* **DIRECTION**: Start with the line containing "How great a" and write out each line through the end of the listing, exactly as given.
_ _ _ _ _ _ _
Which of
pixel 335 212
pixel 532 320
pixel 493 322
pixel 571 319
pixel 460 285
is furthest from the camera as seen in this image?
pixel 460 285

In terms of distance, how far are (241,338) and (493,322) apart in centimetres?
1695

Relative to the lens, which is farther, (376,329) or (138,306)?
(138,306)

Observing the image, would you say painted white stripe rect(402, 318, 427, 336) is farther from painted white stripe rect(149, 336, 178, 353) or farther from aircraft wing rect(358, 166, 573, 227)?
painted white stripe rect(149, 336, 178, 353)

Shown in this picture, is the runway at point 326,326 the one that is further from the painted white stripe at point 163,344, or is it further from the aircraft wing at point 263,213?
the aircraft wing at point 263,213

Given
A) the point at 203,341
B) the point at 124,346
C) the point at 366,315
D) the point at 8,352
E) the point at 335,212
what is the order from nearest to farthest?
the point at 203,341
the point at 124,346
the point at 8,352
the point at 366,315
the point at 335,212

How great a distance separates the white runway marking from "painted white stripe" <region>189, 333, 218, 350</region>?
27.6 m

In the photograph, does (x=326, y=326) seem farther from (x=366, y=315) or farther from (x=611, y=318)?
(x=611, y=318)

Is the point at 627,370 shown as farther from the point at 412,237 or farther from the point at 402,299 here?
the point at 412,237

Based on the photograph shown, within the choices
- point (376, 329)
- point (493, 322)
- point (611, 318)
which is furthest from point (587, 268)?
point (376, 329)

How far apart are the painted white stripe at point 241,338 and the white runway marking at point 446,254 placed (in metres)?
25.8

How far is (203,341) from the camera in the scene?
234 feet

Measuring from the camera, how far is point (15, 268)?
_ _ _ _ _ _ _
* **ANSWER TO THIS PROBLEM**:
How great a distance separates the white runway marking from "painted white stripe" <region>189, 333, 218, 350</region>?
27.6 m

In the photograph, does (x=326, y=326) seem farther from (x=366, y=315) or farther from (x=611, y=318)?
(x=611, y=318)

Is the point at 627,370 shown as farther from the point at 412,237 or farther from the point at 402,299 here?
the point at 412,237

Based on the photograph shown, within the choices
- point (376, 329)
- point (493, 322)
- point (611, 318)
which is furthest from point (587, 268)?
point (376, 329)

How far apart are the painted white stripe at point 241,338 and the white runway marking at point 446,254 placed (in metres)?
25.8

How far is (203,341) from the camera in the scene?
234 feet

Measuring from the camera, how far is point (15, 268)?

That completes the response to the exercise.